Hardware specs needed for Puppeteer automation

Server crashed when running multiple Puppeteer instances

I deployed my web scraping script today and it completely overloaded my server. The whole API went down when I tried to run multiple browser instances at once.

I need advice on what kind of server specifications would work best for handling around 1000 automated requests per hour. Right now I’m using a basic DigitalOcean droplet but it clearly can’t handle the load.

What happened:
Tried running 5 concurrent browser sessions on a cheap cloud server and everything crashed.

Current setup:

  • Latest Puppeteer version
  • Ubuntu 16.04 server
  • Node.js version 10

Sample code that’s causing issues:

async function scrapeWebsite(targetUrl) {
  console.log("Starting browser session")
  const chromeBrowser = await puppeteer.launch({ 
    headless: true, 
    args: [`--window-size=${1920},${1080}`, '--no-sandbox', '--disable-dev-shm-usage'] 
  });
  const newPage = await chromeBrowser.newPage();
  await newPage.goto(targetUrl, {waitUntil: 'networkidle2', timeout: 30000});

  var counter = 0;
  let intervalTimer = setInterval(() => {
    console.log(`Waiting... ${counter++}`);
    if (counter > 8) clearInterval(intervalTimer);
  }, 1500);

  await newPage.waitForTimeout(8000);
  return await newPage.content();
}

async function parseResults(htmlContent, sourceUrl) {
  console.log("Processing scraped data");
  const $ = cheerio.load(htmlContent);

  let propertyList = [];
  let totalPages;
  let foundItems = $(".listing-count .total-results").text().trim();

  if(foundItems < 5){
    return{
      success: false,
      error: "Not enough sample data found",
      itemsFound: foundItems,
      sourceLink: sourceUrl
    };
  }

  $(".property-listings .listing-item").each(function () {
    if(propertyList.length < foundItems){
      let priceText = $(this).find(".price-container .listing-price").text();
      let itemUrl = $(this).find(".listing-header a").attr("href");
      priceText = priceText.replace("$", "").trim().replace(/,/g, "");
      if(priceText.trim() * 1){
        propertyList.push({
          price: parseInt(priceText.trim()),
          url: "https://example-realestate.com" + itemUrl
        });
      }
    }
  });

  return {
    success: true,
    properties: propertyList,
    totalFound: propertyList.length,
    pages: totalPages,
    expectedCount: foundItems * 1,
    sourceUrl: sourceUrl
  };
}

Anyone know what kind of RAM and CPU I should be looking at for this type of workload?

Your server specs are way too low for this workload.
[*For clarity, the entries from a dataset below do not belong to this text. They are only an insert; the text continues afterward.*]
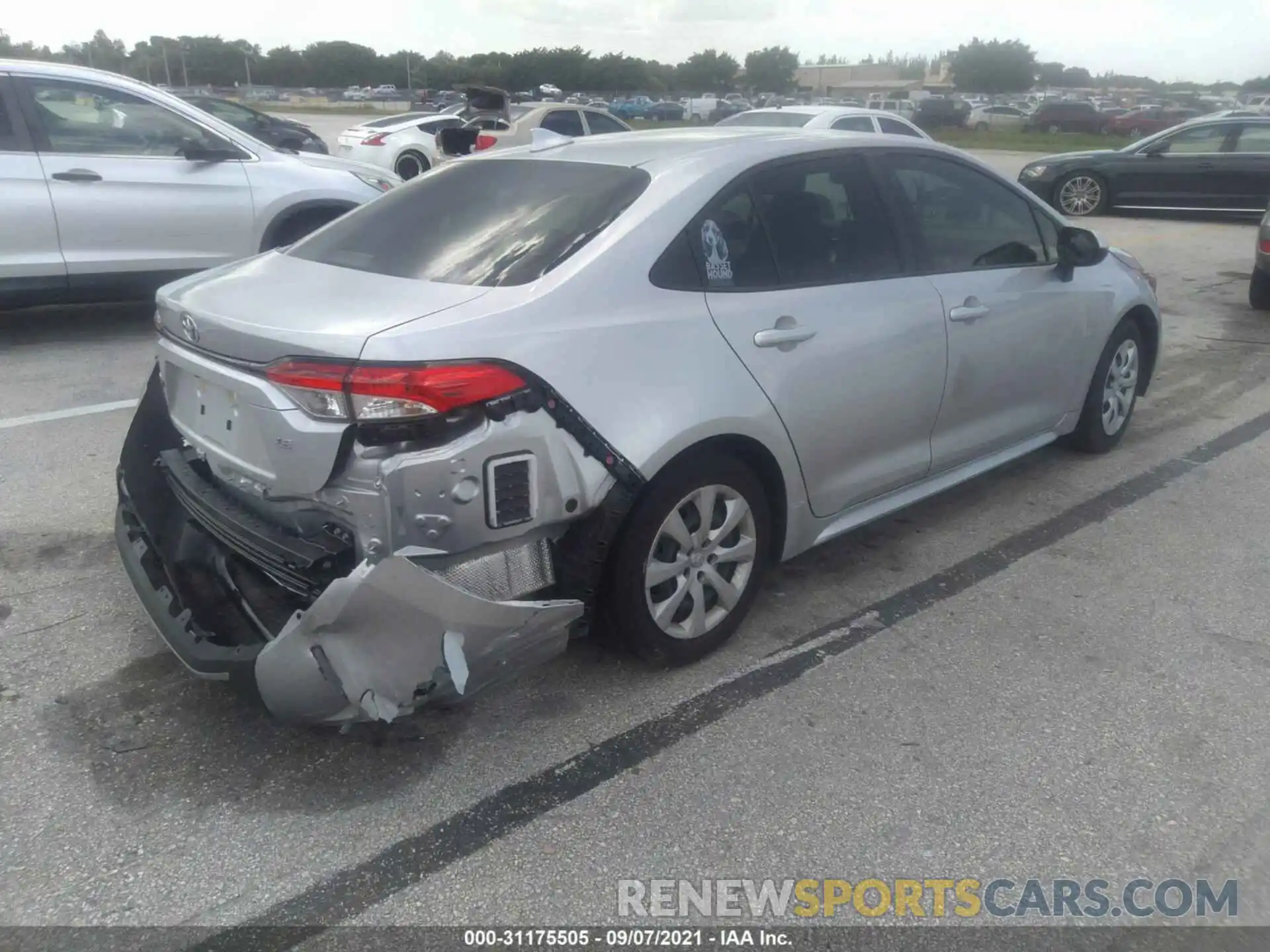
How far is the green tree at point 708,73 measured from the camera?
83.7 meters

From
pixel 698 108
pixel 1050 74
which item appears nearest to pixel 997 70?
pixel 1050 74

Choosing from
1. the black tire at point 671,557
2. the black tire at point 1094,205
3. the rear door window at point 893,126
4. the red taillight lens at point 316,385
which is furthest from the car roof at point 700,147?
the black tire at point 1094,205

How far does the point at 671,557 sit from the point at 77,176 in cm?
570

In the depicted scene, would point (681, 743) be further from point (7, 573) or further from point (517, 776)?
point (7, 573)

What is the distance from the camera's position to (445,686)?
266 centimetres

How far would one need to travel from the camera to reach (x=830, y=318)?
3.60 m

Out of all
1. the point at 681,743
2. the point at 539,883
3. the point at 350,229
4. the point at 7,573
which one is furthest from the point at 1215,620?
the point at 7,573

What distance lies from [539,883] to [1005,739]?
1451 millimetres

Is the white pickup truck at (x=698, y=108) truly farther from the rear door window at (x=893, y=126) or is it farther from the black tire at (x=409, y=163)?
the rear door window at (x=893, y=126)

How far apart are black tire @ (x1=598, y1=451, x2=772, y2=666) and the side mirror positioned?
2.14 metres

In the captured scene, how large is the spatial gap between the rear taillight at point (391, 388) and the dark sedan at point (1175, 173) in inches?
551

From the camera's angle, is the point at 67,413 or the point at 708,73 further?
the point at 708,73

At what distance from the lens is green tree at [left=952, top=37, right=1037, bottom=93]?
88500 mm

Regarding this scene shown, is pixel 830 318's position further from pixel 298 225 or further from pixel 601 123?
pixel 601 123
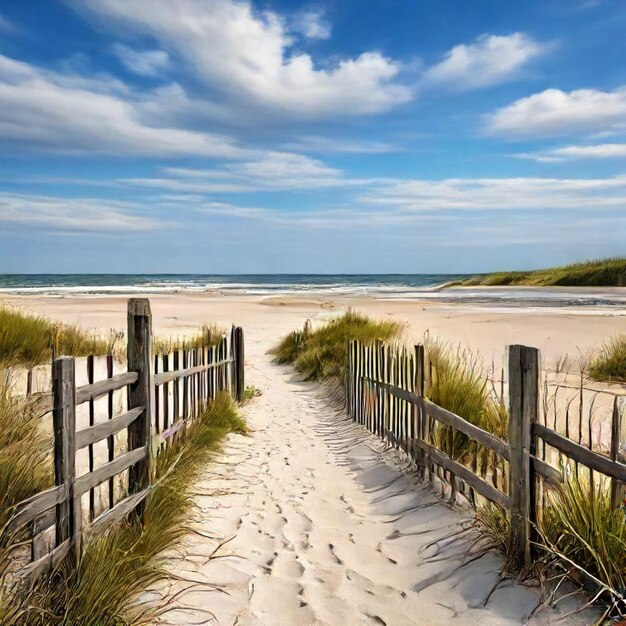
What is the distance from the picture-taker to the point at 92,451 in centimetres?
381

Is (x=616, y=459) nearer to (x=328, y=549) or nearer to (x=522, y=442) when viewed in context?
(x=522, y=442)

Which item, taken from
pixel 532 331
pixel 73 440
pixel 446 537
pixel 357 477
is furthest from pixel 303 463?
pixel 532 331

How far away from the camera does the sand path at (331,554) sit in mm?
3320

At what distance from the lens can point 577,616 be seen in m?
2.97

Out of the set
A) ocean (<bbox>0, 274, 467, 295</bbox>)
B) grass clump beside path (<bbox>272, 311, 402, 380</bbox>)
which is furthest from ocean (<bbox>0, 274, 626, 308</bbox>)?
grass clump beside path (<bbox>272, 311, 402, 380</bbox>)

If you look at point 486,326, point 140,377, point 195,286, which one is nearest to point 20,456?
point 140,377

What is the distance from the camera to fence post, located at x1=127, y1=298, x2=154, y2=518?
13.9 feet

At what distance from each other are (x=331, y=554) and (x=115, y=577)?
1647 mm

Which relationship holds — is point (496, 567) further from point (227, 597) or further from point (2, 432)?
point (2, 432)

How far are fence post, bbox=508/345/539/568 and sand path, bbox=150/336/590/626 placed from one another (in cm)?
28

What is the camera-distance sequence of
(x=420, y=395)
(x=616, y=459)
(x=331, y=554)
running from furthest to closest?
(x=420, y=395), (x=331, y=554), (x=616, y=459)

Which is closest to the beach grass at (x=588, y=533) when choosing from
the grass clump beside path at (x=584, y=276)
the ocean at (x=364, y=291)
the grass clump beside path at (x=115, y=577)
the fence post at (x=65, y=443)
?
the grass clump beside path at (x=115, y=577)

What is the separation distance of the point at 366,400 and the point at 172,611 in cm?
517

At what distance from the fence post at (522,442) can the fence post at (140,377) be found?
2.59 metres
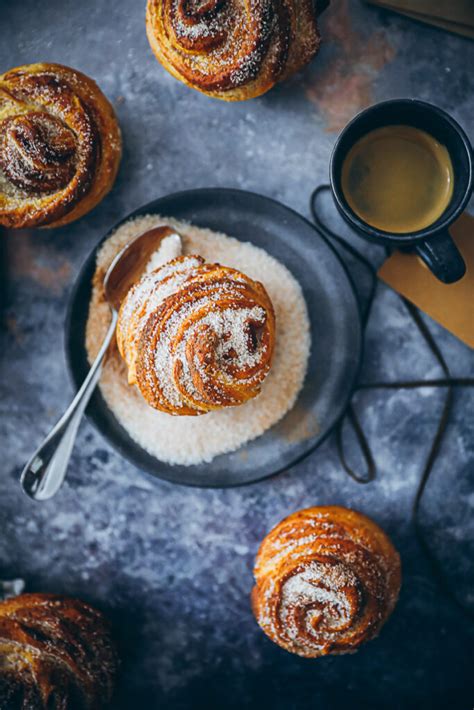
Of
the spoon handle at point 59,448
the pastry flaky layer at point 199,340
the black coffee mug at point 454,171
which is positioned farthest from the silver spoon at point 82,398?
the black coffee mug at point 454,171

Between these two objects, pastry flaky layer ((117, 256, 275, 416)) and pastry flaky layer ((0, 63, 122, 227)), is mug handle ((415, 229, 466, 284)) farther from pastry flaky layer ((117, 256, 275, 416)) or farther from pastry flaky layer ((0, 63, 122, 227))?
pastry flaky layer ((0, 63, 122, 227))

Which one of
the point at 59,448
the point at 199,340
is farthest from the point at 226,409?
the point at 59,448

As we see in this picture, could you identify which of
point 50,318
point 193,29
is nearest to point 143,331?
point 50,318

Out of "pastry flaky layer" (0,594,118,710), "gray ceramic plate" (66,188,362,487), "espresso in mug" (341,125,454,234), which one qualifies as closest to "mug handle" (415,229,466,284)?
"espresso in mug" (341,125,454,234)

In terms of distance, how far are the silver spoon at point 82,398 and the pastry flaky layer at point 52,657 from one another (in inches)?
11.0

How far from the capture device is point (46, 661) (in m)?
1.48

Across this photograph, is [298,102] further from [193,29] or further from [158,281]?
[158,281]

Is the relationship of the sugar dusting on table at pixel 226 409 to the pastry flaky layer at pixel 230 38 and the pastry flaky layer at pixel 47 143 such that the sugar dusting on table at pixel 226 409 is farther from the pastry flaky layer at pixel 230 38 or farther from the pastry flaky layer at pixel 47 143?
the pastry flaky layer at pixel 230 38

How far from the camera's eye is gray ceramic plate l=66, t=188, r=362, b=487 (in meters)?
1.54

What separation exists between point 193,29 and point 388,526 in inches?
49.6

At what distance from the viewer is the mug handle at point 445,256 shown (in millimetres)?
1317

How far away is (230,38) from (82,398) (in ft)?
2.91

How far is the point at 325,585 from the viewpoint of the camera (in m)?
1.41

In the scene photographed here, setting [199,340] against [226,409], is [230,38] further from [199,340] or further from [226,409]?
[226,409]
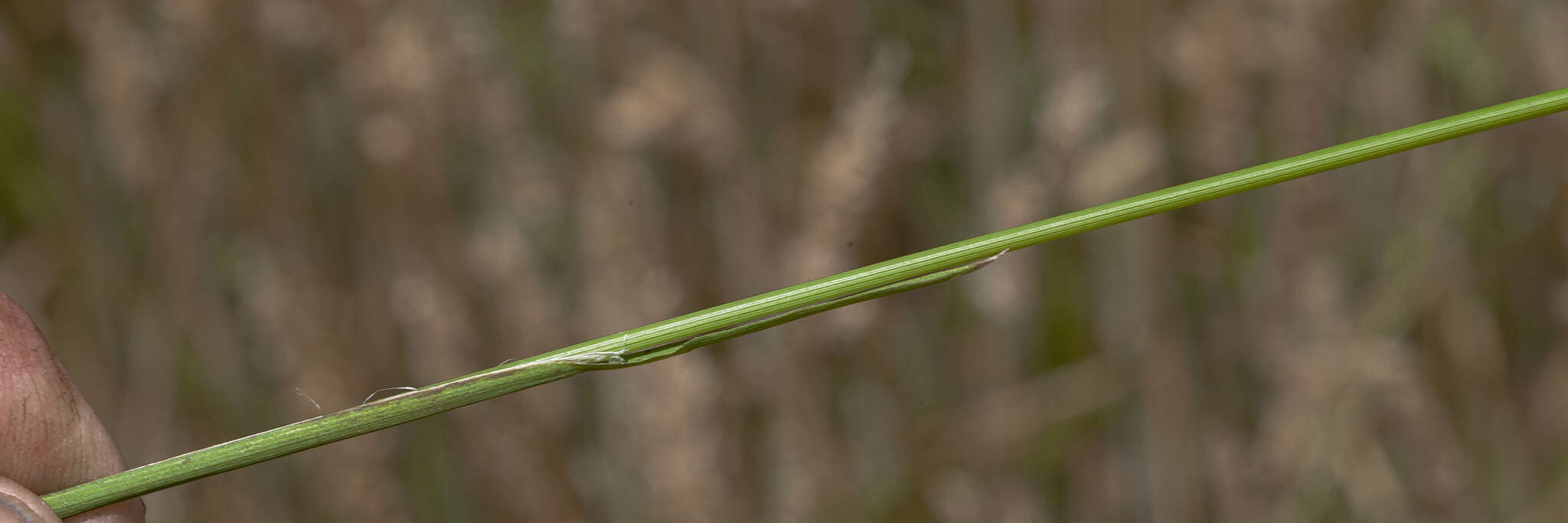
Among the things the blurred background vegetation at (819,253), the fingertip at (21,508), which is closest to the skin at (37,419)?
the fingertip at (21,508)

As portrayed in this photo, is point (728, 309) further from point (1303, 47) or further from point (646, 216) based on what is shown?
point (1303, 47)

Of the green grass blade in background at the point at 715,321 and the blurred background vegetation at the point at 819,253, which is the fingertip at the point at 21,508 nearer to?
the green grass blade in background at the point at 715,321

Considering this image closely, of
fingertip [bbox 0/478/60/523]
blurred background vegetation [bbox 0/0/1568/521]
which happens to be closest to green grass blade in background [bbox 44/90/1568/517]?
fingertip [bbox 0/478/60/523]

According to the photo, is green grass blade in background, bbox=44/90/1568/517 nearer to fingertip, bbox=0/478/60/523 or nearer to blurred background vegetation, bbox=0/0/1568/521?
fingertip, bbox=0/478/60/523

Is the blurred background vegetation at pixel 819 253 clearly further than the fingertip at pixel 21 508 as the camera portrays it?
Yes

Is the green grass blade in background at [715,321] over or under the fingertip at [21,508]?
over

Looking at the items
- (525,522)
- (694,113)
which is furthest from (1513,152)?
(525,522)
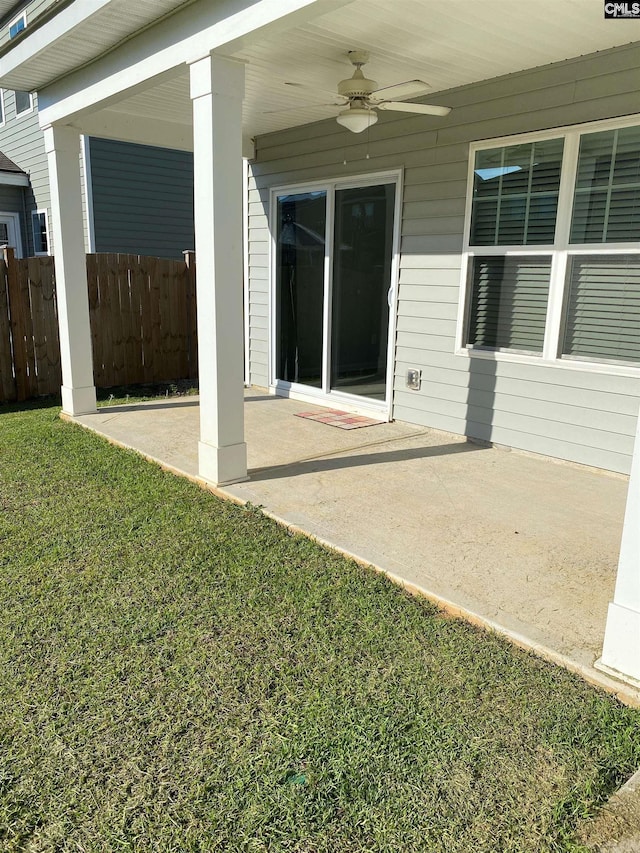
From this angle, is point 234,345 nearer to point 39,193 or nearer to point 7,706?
point 7,706

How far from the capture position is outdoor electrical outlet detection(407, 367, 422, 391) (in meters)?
5.59

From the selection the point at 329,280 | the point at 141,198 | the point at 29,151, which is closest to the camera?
the point at 329,280

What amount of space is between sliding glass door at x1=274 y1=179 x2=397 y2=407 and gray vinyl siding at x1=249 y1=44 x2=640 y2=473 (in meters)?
→ 0.24

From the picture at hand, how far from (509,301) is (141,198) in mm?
8254

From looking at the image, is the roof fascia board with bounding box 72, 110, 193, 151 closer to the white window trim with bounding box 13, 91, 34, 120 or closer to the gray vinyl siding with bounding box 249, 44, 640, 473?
the gray vinyl siding with bounding box 249, 44, 640, 473

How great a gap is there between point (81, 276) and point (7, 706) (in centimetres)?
467

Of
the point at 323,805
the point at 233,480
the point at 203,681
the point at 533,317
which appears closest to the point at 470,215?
the point at 533,317

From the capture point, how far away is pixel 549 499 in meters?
3.96

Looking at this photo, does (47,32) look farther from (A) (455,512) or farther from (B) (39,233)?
(B) (39,233)

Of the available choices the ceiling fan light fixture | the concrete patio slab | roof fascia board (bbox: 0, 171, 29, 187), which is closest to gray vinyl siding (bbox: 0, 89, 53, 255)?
roof fascia board (bbox: 0, 171, 29, 187)

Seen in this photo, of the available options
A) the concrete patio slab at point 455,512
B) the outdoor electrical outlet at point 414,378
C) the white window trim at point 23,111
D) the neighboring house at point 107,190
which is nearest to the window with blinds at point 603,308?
the concrete patio slab at point 455,512

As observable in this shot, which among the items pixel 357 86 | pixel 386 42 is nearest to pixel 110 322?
pixel 357 86
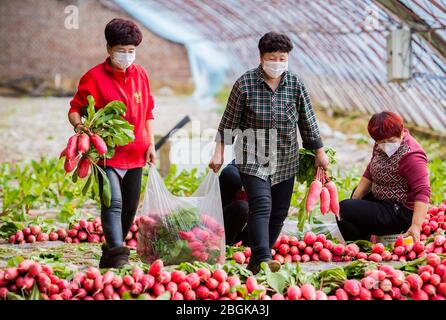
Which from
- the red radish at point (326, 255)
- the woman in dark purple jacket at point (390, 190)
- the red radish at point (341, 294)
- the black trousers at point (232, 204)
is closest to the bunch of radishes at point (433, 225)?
the woman in dark purple jacket at point (390, 190)

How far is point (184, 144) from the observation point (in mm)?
8281

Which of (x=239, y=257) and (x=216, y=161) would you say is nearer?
(x=216, y=161)

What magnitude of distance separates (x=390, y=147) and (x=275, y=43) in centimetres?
115

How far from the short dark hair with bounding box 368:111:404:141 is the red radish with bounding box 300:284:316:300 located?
1468 millimetres

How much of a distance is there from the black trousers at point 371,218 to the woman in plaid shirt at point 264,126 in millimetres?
903

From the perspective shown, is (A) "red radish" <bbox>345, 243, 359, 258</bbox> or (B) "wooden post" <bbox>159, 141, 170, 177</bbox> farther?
(B) "wooden post" <bbox>159, 141, 170, 177</bbox>

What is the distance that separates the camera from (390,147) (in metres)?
4.72

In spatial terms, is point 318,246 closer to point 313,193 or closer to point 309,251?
point 309,251

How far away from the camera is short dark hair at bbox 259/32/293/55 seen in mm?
4008

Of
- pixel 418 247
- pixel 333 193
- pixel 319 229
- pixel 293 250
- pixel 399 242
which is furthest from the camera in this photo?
pixel 319 229

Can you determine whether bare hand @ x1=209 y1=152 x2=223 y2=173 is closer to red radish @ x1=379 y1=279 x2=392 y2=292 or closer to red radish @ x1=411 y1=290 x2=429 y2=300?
red radish @ x1=379 y1=279 x2=392 y2=292

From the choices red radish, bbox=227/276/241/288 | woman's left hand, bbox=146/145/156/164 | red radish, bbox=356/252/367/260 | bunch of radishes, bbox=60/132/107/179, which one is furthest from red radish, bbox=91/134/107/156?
red radish, bbox=356/252/367/260

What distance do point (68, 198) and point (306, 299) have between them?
11.4ft

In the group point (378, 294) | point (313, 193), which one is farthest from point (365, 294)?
point (313, 193)
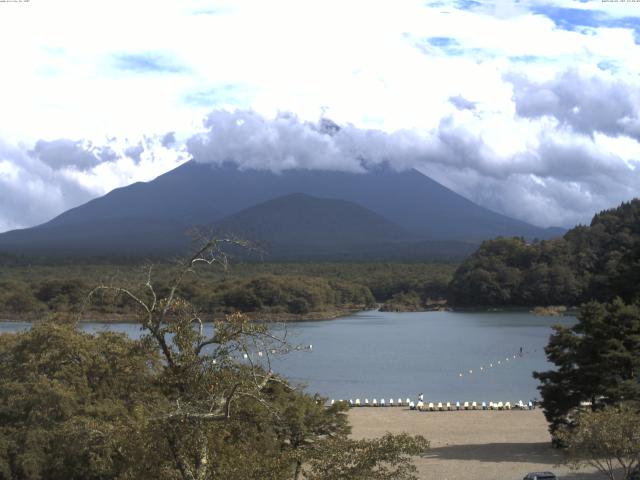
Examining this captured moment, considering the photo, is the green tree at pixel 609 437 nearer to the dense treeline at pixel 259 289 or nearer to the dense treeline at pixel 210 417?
the dense treeline at pixel 210 417

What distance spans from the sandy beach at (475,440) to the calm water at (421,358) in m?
2.94

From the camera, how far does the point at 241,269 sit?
93.9m

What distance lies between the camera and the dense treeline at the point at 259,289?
2542 inches

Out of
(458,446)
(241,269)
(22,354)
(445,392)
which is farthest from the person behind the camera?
(241,269)

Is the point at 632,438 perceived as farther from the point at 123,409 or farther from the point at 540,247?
the point at 540,247

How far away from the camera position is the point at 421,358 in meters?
41.0

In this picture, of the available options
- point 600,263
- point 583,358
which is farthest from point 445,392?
point 600,263

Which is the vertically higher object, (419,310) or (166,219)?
(166,219)

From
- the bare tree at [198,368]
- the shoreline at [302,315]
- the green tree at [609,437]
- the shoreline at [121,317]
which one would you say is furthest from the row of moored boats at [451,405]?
the shoreline at [121,317]

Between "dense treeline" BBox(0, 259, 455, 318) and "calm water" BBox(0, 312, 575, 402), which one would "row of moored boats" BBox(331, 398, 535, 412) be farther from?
"dense treeline" BBox(0, 259, 455, 318)

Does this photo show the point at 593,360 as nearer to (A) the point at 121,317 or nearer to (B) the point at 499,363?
(B) the point at 499,363

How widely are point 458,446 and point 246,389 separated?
43.0 feet

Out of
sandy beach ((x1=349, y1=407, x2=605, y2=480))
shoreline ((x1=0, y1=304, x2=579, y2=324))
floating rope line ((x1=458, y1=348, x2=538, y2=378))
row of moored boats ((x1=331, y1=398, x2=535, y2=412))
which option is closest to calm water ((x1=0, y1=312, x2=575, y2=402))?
floating rope line ((x1=458, y1=348, x2=538, y2=378))

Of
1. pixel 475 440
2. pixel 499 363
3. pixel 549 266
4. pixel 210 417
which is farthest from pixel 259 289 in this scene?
pixel 210 417
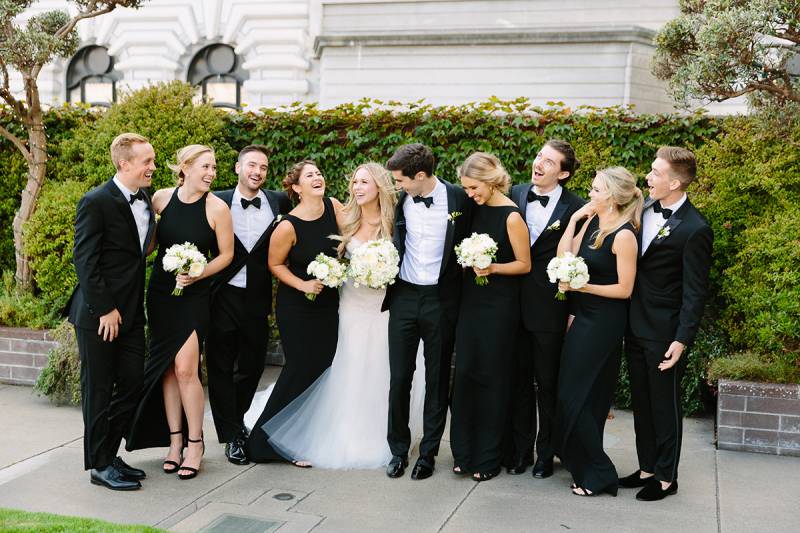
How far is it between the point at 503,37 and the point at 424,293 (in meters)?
12.4

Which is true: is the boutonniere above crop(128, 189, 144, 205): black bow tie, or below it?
below

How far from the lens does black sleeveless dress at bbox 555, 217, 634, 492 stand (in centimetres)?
511

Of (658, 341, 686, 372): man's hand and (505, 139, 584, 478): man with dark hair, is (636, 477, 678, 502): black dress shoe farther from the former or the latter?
(658, 341, 686, 372): man's hand

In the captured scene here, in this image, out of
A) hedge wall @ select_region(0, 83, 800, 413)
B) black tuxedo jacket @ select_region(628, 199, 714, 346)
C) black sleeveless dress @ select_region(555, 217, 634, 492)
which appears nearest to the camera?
black tuxedo jacket @ select_region(628, 199, 714, 346)

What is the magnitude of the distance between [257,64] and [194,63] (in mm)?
2499

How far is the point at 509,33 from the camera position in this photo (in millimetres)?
16500

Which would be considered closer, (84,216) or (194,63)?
(84,216)

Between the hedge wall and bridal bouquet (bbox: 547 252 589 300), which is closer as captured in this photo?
bridal bouquet (bbox: 547 252 589 300)

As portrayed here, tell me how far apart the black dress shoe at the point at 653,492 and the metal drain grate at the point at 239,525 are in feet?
7.49

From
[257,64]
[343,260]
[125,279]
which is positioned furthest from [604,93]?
[125,279]

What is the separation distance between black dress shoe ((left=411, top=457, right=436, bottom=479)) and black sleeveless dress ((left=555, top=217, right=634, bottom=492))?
94 centimetres

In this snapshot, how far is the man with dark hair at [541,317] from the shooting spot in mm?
5363

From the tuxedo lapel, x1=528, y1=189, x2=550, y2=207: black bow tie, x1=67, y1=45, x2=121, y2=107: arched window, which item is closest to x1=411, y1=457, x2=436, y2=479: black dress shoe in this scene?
x1=528, y1=189, x2=550, y2=207: black bow tie

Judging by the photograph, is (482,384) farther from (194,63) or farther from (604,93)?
(194,63)
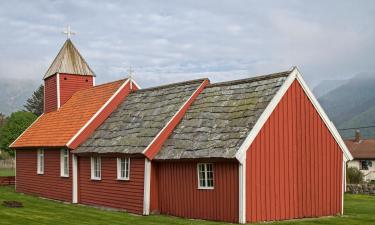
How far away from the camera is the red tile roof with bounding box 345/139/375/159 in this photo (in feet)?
231

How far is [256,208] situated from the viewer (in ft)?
69.4

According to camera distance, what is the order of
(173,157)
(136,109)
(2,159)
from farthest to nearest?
(2,159) → (136,109) → (173,157)

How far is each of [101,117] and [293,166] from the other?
41.1ft

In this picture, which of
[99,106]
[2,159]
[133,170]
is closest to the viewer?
[133,170]

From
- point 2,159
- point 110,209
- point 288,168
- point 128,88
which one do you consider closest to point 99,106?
point 128,88

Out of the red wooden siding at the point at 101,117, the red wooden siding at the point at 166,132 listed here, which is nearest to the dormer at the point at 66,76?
the red wooden siding at the point at 101,117

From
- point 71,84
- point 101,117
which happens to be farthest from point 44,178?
point 71,84

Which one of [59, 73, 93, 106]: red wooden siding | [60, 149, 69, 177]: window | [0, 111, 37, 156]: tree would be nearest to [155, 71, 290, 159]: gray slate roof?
[60, 149, 69, 177]: window

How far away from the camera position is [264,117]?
2162 centimetres

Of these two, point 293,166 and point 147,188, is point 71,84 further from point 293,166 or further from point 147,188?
point 293,166

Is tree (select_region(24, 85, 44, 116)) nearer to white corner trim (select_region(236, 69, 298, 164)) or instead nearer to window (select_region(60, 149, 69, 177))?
window (select_region(60, 149, 69, 177))

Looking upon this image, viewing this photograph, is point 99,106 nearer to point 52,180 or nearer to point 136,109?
point 136,109

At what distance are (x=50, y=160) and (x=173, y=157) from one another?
41.6 ft

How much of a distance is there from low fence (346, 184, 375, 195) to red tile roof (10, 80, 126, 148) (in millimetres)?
21409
I’ve run similar automation setups - you need at least 16GB RAM and 6-8 CPU cores to handle that volume reliably. Each Chrome instance eats 800MB-1.2GB of memory, so with 5 concurrent sessions you’re already using 4-6GB just for browsers. Big issue in your code: you’re not closing browser instances properly. Always call await chromeBrowser.close() in a finally block to stop memory leaks. Also try a browser pool pattern - launch one browser and create multiple pages instead of separate browsers for each task. Cut my memory usage by 60-70%. For 1000 requests/hour, you can probably get away with 2-3 concurrent browser instances if you optimize right. Start with 16GB/8-core and monitor your resources before scaling up.

your biggest bottleneck is probly ubuntu 16.04 - that’s ancient now. node 10 is also super outdated and has memory management issues. upgrade to ubuntu 20+ and node 16+ before adding more hardware. i bet you’ll handle way more instances just by fixing those versions.

I encountered similar issues with browser automation recently. The primary concern with your current setup is that each Puppeteer instance consumes a significant amount of resources, typically around 500MB to 1GB of RAM and a considerable CPU load. To handle 1000 requests per hour efficiently, I recommend a minimum of 8GB of RAM and at least 4 CPU cores. Additionally, consider reusing browser instances rather than opening new ones for each task, which can cut memory usage dramatically. Implementing a queue to manage your requests may also improve performance, ideally limiting concurrent sessions to 3 or 4 on an 8GB server. Lastly, it’s essential to upgrade from Node.js version 10 as it’s no longer maintained and may contribute to your system’s instability.